We are downgrading RLI Corp. (RLI) to Neutral based on the lackluster performance in the Casualty segment along with escalating expenses. The Casualty segment was under pressure, owing to difficult economic conditions, especially in construction and transportation-related coverages.

General Liability, the largest product of the company under the Casualty segment, has remained soft over the past several quarters. Nearly 50% of the General Liability book relates to the construction industry. The significant reduction in construction activity, along with continued rate deterioration, has had a negative impact on General Liability gross premiums written. Given the sluggish economic recovery and the continued soft rate environment, a decline in premium is expected in the near term.

RLI Corp.’s Casualty business is traditionally characterized by higher combined ratios and longer-tailed liabilities, which could exert pressure, overall, on its underwriting margins in the long term. The continued decay in premium rates in this very price-sensitive business raises additional concerns.

The company recorded a higher combined ratio in the third quarter compared to the prior-year quarter. A higher combined ratio at Casualty more than offsets the lower combined ratio at Property and Surety, inducing deterioration of the overall combined ratio.

However, RLI Corp. continues to benefit from its business expansion drive in order to counter the prevailing soft economic conditions. As a strategy, the company has made forays into crop and other assumed property reinsurance, fueling solid performance at the Property segment. The company also partnered with Embrace Pet Insurance Agency to expand into a new niche market.

RLI Corp. reported third-quarter 2010 operating earnings of $1.19 per share, beating the Zacks Consensus Estimate of 97 cents by 22 cents.
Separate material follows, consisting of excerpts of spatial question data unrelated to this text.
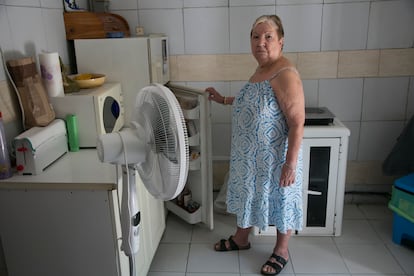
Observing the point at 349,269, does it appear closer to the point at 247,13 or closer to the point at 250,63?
the point at 250,63

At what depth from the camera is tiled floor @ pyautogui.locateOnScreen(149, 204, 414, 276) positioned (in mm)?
2002

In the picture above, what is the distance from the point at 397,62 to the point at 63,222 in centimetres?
223

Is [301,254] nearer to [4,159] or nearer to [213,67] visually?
[213,67]

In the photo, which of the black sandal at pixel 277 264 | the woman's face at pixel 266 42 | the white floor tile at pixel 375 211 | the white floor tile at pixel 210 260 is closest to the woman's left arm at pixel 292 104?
the woman's face at pixel 266 42

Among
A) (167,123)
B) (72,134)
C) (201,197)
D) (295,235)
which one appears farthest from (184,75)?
(167,123)

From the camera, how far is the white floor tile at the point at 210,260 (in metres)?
2.02

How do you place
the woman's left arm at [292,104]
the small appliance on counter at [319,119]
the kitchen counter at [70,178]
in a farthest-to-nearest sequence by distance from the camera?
the small appliance on counter at [319,119], the woman's left arm at [292,104], the kitchen counter at [70,178]

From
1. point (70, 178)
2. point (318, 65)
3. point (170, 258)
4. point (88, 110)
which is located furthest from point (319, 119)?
point (70, 178)

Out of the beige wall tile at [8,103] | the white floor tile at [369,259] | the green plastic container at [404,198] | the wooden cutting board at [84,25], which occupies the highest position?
the wooden cutting board at [84,25]

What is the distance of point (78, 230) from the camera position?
146 cm

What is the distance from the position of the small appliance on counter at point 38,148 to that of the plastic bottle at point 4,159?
35mm

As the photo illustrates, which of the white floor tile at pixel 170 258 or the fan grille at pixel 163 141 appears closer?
the fan grille at pixel 163 141

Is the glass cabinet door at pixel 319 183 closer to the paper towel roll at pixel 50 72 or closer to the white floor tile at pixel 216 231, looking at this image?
the white floor tile at pixel 216 231

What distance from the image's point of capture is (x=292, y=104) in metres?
1.66
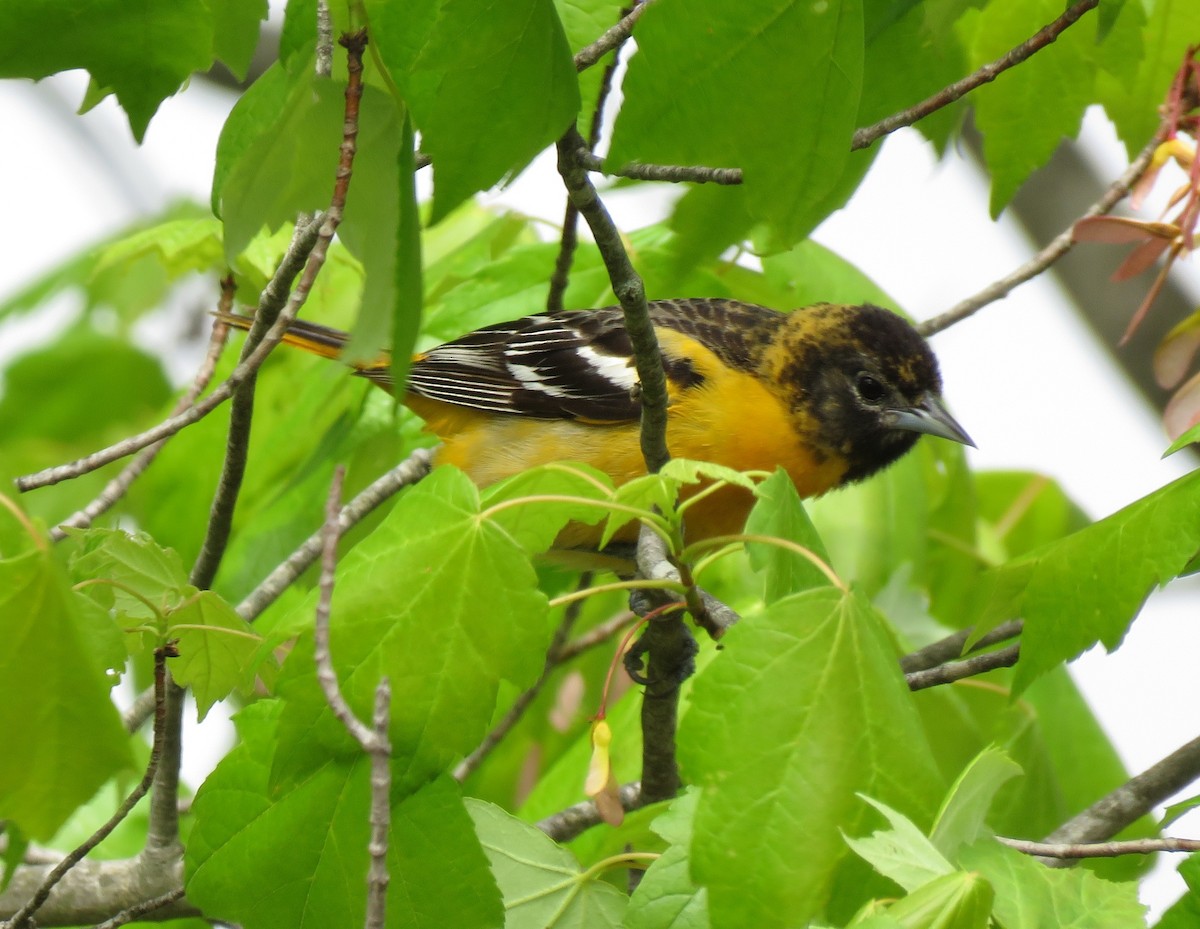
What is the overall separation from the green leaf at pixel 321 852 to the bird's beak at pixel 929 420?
2379 mm

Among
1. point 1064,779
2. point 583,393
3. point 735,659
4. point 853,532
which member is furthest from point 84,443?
point 735,659

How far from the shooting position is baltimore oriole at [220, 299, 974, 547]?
161 inches

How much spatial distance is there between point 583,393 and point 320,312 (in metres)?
0.84

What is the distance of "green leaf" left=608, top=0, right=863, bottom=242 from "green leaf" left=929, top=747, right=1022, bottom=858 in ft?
2.78

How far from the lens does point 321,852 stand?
213 cm

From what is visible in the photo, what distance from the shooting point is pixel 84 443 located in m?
6.00

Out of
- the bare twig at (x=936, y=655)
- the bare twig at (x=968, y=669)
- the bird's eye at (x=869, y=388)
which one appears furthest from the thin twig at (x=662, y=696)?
the bird's eye at (x=869, y=388)

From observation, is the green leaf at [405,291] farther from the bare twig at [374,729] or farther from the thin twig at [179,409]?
the thin twig at [179,409]

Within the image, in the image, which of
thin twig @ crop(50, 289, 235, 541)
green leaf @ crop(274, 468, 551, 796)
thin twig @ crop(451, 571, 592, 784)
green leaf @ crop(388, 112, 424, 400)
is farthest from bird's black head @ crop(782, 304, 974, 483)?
green leaf @ crop(388, 112, 424, 400)

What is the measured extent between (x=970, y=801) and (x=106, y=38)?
1693 millimetres

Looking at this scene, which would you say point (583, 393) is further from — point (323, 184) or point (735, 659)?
point (735, 659)

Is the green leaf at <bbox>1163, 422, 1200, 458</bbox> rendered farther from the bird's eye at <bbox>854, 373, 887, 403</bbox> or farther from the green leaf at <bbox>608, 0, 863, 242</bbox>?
the bird's eye at <bbox>854, 373, 887, 403</bbox>

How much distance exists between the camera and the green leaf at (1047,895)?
1.80 metres

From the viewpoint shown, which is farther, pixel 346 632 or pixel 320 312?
pixel 320 312
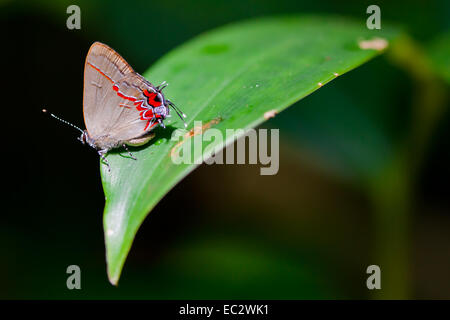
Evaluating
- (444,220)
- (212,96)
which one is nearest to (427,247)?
(444,220)

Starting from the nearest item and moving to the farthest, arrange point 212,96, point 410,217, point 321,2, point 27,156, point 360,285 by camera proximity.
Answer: point 212,96 < point 410,217 < point 360,285 < point 27,156 < point 321,2

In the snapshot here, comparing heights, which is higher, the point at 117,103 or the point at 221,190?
the point at 117,103

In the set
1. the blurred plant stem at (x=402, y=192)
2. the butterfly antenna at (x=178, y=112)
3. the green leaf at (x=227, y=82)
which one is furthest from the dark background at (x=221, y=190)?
the butterfly antenna at (x=178, y=112)

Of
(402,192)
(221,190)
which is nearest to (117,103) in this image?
(221,190)

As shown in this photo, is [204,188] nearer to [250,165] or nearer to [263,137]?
[250,165]

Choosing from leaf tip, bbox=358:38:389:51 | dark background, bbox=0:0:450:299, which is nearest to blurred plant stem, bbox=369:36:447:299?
dark background, bbox=0:0:450:299

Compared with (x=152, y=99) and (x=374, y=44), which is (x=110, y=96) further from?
(x=374, y=44)

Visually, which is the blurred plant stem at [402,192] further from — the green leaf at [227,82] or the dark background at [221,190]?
the green leaf at [227,82]
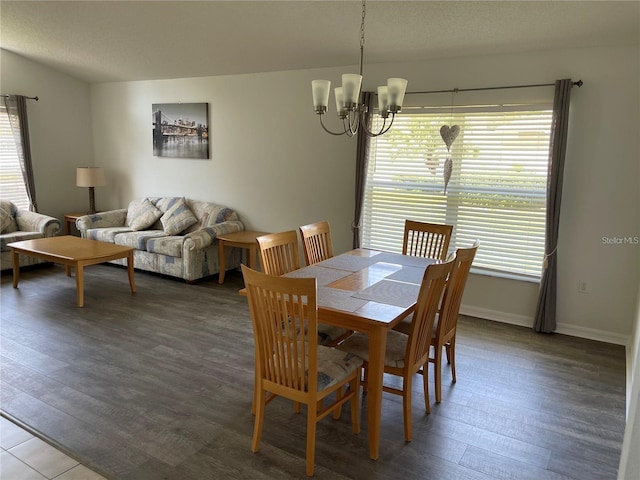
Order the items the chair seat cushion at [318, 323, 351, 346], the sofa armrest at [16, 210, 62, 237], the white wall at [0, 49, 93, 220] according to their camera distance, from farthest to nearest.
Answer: the white wall at [0, 49, 93, 220]
the sofa armrest at [16, 210, 62, 237]
the chair seat cushion at [318, 323, 351, 346]

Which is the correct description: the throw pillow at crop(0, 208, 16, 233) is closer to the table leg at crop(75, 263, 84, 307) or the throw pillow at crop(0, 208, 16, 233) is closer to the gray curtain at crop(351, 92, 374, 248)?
the table leg at crop(75, 263, 84, 307)

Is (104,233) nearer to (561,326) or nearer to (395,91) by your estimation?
(395,91)

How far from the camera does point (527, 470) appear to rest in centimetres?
234

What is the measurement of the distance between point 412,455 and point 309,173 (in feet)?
11.4

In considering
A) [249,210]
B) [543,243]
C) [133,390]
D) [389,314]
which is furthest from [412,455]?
[249,210]

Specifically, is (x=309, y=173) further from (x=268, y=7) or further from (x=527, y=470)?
(x=527, y=470)

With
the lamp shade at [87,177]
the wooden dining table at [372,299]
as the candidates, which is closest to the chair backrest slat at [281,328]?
the wooden dining table at [372,299]

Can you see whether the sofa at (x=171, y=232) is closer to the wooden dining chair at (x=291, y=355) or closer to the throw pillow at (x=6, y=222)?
the throw pillow at (x=6, y=222)

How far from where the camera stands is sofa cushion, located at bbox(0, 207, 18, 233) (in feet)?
19.4

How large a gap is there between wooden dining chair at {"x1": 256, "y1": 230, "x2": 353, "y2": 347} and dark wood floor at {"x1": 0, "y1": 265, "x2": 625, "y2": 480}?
0.47m

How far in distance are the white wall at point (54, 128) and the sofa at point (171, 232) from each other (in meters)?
1.11

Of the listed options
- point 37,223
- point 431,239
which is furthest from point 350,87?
point 37,223

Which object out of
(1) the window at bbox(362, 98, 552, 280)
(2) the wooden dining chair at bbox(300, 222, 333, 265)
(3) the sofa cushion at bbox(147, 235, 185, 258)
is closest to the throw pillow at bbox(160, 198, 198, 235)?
(3) the sofa cushion at bbox(147, 235, 185, 258)

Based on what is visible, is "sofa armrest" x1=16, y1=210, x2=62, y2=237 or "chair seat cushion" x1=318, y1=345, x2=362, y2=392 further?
"sofa armrest" x1=16, y1=210, x2=62, y2=237
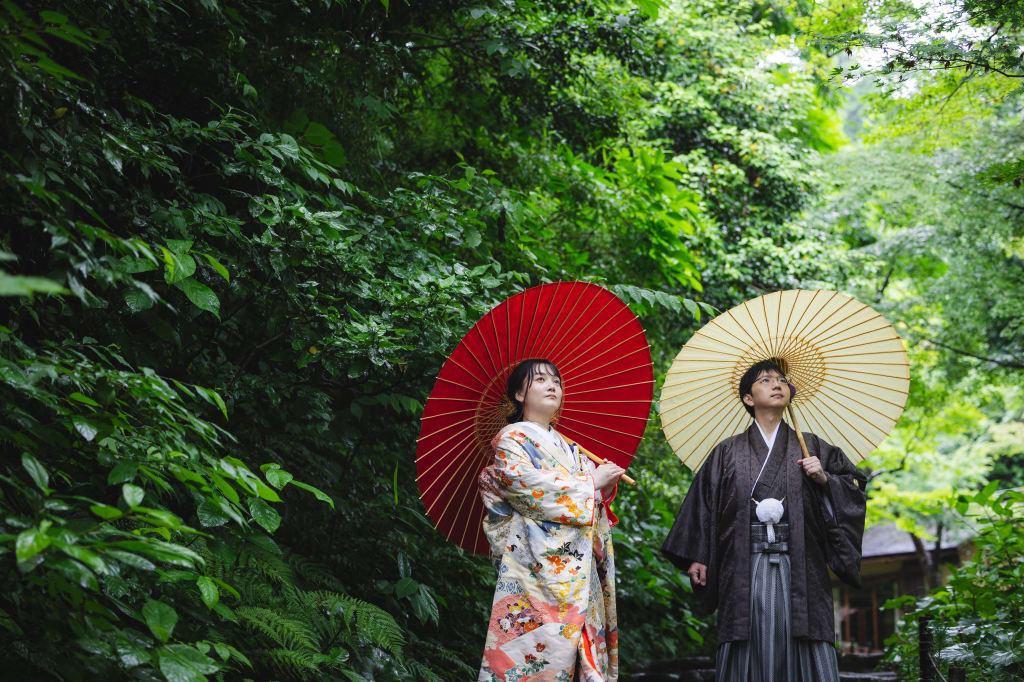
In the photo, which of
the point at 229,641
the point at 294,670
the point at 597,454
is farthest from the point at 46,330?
the point at 597,454

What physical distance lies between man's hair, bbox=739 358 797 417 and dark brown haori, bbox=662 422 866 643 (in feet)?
0.54

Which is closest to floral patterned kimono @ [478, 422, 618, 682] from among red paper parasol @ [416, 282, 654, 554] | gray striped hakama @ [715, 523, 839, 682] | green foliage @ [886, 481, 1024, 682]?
red paper parasol @ [416, 282, 654, 554]

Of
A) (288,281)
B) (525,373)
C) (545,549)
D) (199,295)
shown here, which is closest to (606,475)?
(545,549)

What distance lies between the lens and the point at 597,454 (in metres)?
3.92

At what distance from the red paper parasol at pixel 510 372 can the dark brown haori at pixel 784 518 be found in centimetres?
47

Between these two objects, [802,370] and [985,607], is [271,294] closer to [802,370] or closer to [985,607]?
[802,370]

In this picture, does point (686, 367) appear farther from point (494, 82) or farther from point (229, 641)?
point (494, 82)

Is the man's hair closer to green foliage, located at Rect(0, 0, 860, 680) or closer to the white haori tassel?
the white haori tassel

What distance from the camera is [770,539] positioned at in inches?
146

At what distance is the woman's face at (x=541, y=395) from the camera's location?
11.9 feet

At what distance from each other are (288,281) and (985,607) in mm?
5028

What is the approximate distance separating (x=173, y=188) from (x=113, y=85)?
26.0 inches

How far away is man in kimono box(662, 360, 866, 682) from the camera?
3.61 meters

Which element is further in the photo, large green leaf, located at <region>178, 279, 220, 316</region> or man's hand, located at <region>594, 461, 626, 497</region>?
man's hand, located at <region>594, 461, 626, 497</region>
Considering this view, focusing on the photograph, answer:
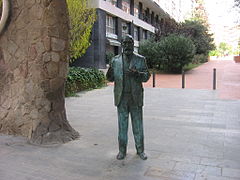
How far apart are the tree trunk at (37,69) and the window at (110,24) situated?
18.8 metres

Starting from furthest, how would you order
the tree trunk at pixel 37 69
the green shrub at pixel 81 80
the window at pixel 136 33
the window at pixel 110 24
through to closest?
1. the window at pixel 136 33
2. the window at pixel 110 24
3. the green shrub at pixel 81 80
4. the tree trunk at pixel 37 69

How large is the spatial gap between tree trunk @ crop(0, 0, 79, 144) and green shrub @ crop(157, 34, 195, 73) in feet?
56.1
The Zacks Consensus Estimate for fourth-quarter 2010 is $1.00 per share. For full years 2010 and 2011, the Zacks Consensus Estimates are respectively, $4.58 per share and $3.89 per share.

RLI Corp. continues to remain focused on enhancing shareholder value. The company paid a dividend of 29 cents in October and bought back shares worth $2 million in the third quarter.

The company’s extensive product offerings, strong local branch network and focus on specialty insurance lines are also expected to aid top-line growth.

 

The quantitative Zacks #3 Rank (short term Hold rating) on the stock indicates downward pressure on the shares over the near term.